You’re getting ready to hit start and run your test, but you're questioning how long to run your test for. Well, meet our new catchphrase - ‘It depends!’ This is because every website is different, especially in terms of the amount of traffic they get. To this end, duration matters much less than statistical significance. If your site sees a substantial amount of traffic within a small period of time, you might collect enough data to establish statistical significance. In other words, enough data to trust that it is representative of your audience in general. But remember it works the other way around too!

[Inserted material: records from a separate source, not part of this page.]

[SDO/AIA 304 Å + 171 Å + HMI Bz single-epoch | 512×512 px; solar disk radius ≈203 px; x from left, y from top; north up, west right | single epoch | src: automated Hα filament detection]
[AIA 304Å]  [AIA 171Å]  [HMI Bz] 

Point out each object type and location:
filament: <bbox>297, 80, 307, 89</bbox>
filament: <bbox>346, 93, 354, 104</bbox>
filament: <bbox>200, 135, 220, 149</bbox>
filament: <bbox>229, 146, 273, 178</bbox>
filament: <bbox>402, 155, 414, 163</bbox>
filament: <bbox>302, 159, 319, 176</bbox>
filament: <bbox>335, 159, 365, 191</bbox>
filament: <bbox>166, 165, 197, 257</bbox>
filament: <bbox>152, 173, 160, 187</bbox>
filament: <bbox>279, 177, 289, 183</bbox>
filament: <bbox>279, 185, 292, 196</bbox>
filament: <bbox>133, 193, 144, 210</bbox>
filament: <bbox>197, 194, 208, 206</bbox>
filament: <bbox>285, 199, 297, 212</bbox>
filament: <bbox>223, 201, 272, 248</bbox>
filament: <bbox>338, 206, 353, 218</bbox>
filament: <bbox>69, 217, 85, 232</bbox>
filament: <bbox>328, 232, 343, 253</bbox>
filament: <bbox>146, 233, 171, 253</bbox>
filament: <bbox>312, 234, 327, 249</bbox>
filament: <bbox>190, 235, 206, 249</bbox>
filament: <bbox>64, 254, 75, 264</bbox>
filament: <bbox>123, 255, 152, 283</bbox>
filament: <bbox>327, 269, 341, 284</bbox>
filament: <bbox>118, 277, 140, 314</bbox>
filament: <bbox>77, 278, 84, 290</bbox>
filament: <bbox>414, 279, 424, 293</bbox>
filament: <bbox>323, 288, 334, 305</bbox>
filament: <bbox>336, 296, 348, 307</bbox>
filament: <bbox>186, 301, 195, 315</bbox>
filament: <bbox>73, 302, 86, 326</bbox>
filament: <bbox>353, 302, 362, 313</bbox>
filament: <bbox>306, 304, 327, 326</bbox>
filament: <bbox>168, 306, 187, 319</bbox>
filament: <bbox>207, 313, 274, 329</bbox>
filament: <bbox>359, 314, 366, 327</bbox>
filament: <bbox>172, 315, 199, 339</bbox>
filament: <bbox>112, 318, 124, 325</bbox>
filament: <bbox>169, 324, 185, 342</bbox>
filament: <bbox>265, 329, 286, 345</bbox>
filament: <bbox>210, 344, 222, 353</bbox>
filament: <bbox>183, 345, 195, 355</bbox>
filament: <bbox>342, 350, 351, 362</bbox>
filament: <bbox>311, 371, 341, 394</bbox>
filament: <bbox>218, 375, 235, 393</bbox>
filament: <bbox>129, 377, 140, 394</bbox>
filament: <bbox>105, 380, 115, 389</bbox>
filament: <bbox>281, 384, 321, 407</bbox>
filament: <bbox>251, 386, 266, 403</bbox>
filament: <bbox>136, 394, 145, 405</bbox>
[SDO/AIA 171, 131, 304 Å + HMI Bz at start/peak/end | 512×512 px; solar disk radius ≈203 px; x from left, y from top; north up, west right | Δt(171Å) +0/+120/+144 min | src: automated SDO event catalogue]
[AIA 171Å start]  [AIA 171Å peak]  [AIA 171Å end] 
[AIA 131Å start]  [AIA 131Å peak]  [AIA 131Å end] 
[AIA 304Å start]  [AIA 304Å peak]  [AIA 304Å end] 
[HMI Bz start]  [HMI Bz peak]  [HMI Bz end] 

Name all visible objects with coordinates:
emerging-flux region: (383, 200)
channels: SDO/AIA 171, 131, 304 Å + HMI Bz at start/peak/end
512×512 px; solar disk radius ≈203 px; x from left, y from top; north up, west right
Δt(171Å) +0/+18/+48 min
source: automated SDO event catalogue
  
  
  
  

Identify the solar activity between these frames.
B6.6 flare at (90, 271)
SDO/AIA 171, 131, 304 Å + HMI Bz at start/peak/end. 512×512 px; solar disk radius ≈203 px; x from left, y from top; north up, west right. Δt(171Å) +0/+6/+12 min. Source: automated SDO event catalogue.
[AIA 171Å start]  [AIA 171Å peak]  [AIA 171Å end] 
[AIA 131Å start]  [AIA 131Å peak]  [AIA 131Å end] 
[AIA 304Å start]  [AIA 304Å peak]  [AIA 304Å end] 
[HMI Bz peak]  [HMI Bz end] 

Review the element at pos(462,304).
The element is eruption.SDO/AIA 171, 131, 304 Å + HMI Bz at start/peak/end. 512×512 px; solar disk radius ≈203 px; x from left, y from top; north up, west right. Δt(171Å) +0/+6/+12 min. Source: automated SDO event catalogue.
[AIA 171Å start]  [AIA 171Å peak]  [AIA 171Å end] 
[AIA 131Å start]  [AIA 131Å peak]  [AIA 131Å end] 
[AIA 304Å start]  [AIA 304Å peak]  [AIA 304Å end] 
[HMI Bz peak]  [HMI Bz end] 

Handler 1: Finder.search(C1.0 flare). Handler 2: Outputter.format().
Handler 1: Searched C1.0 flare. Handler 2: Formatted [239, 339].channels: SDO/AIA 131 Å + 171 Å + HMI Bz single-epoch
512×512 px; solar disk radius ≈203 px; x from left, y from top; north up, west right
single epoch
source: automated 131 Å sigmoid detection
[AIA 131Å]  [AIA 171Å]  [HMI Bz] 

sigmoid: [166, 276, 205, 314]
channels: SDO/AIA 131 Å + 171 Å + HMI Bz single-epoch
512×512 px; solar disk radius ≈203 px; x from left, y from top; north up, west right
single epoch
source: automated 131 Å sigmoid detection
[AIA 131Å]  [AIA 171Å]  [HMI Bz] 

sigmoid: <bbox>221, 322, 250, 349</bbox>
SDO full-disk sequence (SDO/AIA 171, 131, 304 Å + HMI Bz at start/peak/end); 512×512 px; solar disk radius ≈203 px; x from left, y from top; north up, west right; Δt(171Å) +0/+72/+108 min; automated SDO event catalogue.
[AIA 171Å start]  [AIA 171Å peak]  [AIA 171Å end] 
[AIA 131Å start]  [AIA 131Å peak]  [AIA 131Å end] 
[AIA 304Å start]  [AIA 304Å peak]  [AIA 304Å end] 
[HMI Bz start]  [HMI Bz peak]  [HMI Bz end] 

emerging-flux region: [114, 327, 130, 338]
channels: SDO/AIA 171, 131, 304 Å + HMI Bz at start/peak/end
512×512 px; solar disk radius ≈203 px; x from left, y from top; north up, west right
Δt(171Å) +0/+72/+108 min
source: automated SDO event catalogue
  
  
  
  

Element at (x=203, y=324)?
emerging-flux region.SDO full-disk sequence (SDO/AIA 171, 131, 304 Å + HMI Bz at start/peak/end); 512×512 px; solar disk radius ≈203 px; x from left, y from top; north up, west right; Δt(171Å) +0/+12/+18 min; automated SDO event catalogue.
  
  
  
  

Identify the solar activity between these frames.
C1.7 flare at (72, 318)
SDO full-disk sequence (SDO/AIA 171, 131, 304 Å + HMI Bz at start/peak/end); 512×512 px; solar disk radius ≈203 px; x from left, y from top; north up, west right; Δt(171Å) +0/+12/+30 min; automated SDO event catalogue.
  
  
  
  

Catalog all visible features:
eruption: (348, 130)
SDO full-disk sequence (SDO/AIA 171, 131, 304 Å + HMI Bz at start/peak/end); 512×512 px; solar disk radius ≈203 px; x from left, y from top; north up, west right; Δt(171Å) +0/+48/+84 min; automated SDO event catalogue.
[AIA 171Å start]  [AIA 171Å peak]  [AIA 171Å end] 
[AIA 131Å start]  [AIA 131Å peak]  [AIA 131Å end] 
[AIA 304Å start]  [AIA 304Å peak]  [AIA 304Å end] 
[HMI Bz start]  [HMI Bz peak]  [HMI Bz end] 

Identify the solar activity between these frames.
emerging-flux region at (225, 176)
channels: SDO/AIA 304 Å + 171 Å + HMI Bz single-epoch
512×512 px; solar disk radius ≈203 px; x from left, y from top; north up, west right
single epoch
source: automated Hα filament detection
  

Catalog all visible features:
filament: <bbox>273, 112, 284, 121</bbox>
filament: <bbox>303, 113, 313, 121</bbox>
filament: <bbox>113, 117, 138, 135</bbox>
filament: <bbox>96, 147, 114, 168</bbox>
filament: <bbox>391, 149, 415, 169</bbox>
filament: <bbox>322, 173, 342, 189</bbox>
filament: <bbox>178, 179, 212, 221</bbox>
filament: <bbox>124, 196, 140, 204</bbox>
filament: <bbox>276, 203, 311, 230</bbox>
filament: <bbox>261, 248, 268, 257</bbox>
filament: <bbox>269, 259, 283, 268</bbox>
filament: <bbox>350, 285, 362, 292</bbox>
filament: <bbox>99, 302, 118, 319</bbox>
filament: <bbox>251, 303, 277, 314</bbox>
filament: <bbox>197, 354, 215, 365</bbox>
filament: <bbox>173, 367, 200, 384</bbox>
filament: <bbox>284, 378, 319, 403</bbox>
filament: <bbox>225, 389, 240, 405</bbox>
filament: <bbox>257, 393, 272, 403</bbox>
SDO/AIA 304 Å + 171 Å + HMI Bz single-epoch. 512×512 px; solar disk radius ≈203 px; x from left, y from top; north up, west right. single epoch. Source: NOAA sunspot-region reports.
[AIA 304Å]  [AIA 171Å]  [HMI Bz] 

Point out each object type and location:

The results are in and last but by all means not least it’s time for some analysis. Which variant has performed best? Well, luckily we can simply return to our initial hypothesis to find out if it has been proved or disproved. Whichever side the results fall, there is an opportunity to learn and iterate on past tests. Whether you identify the variant you want to implement going forward or you need to rethink your hypothesis, this is the learning part of a ‘test and learn’ strategy and it’s all part of the fun. Look back at the decisions you’ve made whilst planning your A/B test and determine can you glean from the test results to inform future iterations to continue to optimise your site time after time.
We know that A/B Testing is not a solve-all for every digital experience out there, but it sure is a simple, cost-efficient and evidence-based method to gain a quick understanding of a challenge or question you have. It enables you to test your assumptions and make impactful decisions which ultimately improve the user experience, positively impact your bottom line and elevate your business above the competition.